Table 1 lists the highest device dissipations recorded for each channel of each track on each speaker, taking the worst-case dissipation into an 8 ohm resistance as the baseline. The second figure in brackets in each case is the equivalent EPDR. All the values fall within the ranges shown in figs. 5–7 and 8–10, and mostly they follow the expected pattern, the one surprise being the high values recorded for the Brian Bromberg track and the Final 600i. Taken together, these figures confirm that the orders of EPDR identified in figs. 8–10 are of real, practical significance when playing music signals: speakers really can make these high demands of amplifier output-device dissipation in normal use. If the amplifier's protection is invoked as a result, then its output will be clipped, even though the speaker's voltage and current demands may be within its capability.

How frequently do these extreme dissipation events occur? Some insight into this is given in Table 2, which shows the proportion of time that the dissipation factor fell within particular bounds for the B&W 802D on the left channel of the Bromberg track. For 5% of the time the speaker's EPDR is less than 4 ohms, and for 0.48% of the time below 2.7 ohms.

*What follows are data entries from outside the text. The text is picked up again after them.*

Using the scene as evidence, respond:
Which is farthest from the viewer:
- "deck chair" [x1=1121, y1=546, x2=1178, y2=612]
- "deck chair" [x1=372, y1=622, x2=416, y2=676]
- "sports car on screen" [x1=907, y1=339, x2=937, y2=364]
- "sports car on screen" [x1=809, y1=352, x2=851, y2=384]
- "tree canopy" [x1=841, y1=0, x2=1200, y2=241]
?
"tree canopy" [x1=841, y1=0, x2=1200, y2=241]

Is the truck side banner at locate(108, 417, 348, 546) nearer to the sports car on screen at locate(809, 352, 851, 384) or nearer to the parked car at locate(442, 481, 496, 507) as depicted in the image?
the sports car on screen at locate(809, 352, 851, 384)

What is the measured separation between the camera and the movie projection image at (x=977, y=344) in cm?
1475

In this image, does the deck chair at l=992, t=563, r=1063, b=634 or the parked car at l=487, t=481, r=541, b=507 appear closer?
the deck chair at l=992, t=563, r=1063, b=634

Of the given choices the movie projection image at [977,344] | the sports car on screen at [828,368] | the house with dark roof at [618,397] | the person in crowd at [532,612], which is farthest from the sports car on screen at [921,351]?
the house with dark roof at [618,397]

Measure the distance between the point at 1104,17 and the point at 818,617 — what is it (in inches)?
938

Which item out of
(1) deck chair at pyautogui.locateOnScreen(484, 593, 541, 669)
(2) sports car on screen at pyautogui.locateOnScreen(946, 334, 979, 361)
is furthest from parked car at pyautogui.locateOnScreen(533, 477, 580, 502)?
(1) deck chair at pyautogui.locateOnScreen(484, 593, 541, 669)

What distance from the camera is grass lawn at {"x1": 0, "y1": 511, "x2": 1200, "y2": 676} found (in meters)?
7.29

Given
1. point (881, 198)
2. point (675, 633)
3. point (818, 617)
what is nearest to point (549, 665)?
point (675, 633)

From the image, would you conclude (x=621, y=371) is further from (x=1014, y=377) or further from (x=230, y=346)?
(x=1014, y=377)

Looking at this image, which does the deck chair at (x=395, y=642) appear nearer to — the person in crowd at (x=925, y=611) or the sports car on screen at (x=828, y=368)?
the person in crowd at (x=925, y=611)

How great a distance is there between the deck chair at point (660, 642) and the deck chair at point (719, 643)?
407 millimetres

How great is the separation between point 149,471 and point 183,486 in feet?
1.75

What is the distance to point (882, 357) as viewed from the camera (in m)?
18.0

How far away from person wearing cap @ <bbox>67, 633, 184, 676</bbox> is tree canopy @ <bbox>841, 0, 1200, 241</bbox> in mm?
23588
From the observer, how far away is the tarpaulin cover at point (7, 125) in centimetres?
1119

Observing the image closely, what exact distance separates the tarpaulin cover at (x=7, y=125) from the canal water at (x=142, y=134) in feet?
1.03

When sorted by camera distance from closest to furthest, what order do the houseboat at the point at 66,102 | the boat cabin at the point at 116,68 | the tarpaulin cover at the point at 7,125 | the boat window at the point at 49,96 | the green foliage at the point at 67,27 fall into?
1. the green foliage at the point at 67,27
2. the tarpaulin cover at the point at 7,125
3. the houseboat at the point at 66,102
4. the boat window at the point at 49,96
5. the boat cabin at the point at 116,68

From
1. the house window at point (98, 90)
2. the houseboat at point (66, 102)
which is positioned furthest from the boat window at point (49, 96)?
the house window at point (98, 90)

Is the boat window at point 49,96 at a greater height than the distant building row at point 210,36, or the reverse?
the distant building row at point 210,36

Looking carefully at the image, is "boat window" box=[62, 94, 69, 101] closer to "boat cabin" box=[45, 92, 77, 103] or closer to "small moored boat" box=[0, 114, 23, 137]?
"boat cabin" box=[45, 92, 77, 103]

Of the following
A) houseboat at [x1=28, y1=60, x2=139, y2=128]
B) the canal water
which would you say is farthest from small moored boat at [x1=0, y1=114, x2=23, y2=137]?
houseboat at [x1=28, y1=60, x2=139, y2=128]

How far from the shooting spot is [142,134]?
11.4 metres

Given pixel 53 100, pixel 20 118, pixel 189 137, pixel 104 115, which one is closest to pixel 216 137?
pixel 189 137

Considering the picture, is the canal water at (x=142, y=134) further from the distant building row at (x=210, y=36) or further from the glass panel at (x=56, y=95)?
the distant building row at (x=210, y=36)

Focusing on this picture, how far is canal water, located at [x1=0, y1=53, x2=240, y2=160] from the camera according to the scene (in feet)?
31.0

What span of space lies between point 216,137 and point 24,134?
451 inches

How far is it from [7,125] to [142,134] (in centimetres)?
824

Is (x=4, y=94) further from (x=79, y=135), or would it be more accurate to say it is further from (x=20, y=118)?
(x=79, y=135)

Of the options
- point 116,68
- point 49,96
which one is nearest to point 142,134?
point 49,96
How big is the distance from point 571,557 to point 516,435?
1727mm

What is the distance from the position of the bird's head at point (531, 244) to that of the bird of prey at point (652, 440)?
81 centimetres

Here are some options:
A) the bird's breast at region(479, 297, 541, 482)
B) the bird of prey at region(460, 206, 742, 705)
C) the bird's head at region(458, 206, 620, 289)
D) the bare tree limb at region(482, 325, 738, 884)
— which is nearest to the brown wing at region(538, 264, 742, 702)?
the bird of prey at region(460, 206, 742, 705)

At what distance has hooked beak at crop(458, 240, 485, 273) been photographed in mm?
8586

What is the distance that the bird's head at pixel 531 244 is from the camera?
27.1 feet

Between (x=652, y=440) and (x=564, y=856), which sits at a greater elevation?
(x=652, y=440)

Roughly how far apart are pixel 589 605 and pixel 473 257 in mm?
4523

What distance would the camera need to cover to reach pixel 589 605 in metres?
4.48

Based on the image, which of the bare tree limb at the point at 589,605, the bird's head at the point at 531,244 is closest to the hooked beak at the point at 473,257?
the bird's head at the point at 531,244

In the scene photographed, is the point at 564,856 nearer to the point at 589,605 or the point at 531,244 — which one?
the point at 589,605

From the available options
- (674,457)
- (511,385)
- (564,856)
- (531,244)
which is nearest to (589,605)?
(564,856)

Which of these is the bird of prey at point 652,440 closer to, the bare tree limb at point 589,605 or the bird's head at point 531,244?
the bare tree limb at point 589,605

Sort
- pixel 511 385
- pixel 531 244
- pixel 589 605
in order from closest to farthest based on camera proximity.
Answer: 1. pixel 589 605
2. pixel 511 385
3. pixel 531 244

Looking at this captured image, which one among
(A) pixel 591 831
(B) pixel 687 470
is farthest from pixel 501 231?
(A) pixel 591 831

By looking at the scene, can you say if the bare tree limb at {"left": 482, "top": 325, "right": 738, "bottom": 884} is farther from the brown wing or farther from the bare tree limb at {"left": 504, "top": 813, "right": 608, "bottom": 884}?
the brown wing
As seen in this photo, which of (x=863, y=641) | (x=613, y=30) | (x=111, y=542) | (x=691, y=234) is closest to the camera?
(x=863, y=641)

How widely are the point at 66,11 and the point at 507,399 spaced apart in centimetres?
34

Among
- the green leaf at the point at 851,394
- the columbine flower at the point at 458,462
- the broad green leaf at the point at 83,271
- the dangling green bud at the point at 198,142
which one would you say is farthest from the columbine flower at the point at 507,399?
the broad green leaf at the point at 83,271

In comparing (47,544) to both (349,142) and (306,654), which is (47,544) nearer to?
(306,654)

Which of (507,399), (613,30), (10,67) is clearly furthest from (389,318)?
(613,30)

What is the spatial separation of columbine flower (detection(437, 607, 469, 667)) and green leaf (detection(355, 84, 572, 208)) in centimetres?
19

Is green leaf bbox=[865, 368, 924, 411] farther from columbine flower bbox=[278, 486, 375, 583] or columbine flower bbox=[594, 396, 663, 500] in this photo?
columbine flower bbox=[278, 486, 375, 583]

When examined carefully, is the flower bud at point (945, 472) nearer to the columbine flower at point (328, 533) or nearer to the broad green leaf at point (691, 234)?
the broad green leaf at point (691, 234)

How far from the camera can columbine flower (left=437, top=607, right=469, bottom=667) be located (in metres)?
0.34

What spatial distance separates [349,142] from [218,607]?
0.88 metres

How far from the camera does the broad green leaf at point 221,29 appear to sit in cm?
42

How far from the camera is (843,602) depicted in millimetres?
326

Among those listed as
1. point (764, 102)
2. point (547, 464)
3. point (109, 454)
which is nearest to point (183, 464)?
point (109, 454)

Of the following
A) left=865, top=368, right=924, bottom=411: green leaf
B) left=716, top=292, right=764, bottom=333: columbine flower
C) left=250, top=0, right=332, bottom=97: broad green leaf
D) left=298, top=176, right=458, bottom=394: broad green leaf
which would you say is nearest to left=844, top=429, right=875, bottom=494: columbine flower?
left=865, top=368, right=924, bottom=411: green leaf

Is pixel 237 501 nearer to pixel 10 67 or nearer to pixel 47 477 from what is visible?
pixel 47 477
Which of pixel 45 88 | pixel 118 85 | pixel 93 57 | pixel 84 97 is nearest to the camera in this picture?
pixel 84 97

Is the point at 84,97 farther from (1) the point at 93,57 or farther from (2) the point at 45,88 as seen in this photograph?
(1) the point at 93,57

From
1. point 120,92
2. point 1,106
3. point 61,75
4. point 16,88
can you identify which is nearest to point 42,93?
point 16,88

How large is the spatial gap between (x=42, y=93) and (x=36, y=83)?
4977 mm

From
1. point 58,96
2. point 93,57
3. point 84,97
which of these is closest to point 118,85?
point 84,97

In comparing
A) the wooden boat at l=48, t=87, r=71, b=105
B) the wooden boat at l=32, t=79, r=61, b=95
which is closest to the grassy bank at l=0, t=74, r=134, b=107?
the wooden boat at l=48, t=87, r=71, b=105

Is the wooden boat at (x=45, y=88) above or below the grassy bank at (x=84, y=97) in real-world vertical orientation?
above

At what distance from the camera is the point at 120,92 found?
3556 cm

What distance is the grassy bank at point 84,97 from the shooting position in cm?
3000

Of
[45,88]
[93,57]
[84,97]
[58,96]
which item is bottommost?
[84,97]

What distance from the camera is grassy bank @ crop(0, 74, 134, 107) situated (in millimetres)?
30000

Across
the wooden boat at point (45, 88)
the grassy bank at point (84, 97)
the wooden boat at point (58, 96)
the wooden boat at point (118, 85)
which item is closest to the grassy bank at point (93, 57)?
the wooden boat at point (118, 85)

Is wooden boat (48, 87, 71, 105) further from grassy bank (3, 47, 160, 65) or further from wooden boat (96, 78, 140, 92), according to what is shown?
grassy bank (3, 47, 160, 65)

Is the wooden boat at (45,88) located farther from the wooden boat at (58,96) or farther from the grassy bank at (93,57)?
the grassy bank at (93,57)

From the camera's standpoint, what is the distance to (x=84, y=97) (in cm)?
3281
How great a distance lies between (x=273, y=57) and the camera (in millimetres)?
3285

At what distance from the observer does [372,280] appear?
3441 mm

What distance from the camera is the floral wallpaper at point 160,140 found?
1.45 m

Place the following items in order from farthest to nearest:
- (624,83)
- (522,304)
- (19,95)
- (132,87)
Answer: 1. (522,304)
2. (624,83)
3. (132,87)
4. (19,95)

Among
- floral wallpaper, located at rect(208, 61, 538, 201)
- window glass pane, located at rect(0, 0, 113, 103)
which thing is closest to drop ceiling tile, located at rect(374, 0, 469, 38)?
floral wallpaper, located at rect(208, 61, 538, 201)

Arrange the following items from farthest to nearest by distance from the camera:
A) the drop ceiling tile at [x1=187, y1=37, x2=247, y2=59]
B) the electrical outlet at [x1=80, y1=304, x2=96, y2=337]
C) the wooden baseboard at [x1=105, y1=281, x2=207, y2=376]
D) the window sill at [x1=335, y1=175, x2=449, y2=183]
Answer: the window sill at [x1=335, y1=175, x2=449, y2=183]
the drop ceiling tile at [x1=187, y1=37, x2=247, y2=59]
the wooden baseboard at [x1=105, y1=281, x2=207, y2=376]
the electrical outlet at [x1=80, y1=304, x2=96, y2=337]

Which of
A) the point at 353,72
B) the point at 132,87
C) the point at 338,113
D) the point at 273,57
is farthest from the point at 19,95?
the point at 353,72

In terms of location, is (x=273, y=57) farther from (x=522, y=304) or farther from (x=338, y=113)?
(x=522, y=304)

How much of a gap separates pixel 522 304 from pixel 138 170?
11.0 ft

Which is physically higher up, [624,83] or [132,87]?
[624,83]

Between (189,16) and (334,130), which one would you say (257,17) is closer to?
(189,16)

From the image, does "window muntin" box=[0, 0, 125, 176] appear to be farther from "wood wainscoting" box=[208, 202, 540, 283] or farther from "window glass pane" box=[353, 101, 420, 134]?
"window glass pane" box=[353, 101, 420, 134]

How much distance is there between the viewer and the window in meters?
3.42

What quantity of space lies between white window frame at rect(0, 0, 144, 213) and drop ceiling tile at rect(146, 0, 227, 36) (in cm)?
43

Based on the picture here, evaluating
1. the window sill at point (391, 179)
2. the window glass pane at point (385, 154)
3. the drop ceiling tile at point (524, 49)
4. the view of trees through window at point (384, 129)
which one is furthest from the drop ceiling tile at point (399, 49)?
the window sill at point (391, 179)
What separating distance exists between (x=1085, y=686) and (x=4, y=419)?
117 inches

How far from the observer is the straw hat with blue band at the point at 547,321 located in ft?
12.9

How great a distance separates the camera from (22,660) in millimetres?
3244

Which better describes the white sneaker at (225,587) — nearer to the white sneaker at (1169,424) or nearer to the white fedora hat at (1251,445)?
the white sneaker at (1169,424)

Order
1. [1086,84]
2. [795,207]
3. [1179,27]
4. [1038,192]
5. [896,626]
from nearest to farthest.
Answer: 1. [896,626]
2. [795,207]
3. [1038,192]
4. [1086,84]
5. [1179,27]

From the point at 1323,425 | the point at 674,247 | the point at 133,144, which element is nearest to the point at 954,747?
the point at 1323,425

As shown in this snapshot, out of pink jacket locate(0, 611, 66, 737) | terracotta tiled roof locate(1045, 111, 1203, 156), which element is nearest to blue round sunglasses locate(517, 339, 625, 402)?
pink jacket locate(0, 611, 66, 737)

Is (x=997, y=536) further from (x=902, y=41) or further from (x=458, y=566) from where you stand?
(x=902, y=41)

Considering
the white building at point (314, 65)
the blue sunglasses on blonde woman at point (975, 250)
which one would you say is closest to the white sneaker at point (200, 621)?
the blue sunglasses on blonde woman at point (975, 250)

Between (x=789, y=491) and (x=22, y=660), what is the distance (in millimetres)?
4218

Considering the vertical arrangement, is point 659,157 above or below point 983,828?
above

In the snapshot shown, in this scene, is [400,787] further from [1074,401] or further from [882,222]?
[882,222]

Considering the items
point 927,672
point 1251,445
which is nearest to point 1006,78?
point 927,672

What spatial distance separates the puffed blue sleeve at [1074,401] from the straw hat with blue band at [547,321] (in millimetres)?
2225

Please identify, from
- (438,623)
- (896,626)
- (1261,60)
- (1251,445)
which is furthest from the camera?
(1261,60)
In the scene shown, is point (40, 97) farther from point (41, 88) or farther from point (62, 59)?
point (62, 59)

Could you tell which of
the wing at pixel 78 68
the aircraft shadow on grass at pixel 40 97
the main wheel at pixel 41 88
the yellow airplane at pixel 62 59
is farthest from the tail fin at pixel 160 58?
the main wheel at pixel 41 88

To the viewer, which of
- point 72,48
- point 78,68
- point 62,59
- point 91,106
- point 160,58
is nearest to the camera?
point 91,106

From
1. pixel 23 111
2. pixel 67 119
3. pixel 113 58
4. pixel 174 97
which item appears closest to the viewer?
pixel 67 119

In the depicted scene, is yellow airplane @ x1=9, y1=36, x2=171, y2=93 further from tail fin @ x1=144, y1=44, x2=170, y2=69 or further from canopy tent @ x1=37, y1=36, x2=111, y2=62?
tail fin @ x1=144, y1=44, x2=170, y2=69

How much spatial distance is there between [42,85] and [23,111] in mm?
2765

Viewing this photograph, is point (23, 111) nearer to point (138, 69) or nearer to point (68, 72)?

So this is clearly a potentially significant effect with difficult source material. It's also obvious from these results why the B&W 802D has a reputation for being an amplifier ball-breaker.

Heard before
All in all, there's little new here that Eric Benjamin's work didn't reveal 13 years ago. The EPDR concept is useful, I think. So is the simulation approach using digital filtering, since it allows results to be obtained more quickly, and with nothing more than conventional impedance modulus and phase measurements by way of input. But no excuse is necessary for reprising Benjamin's work, because its import seems not to have suffused audiophile consciousness. Speaker reviews don't address this issue, and neither do many speaker manufacturers, who are apparently happy to throw the output-device dissipation problem over the fence for amplifier designers to deal with. Jim Lesurf, who recently wrote about this issue for Hi-Fi News (May 2007, pp.100–102), jokingly postulated the existence of SCAMP—the Society for Cruelty to Amplifiers. If it existed, its membership would be thriving.


michelesurdi's picture

but hifi news has been doing it for ages,along with the very revealing frequency matching for loudspeaker pairs,which shows
the consistency of the workmanship you're paying for.

Jim Austin's picture

That this article was written in 2007, by Keith Howard, who coined the term, and who until recently was doing the loudspeaker measurements at HFN. Stereophile has now posted online somewhat more than half its historical archives; we post more historical articles each month.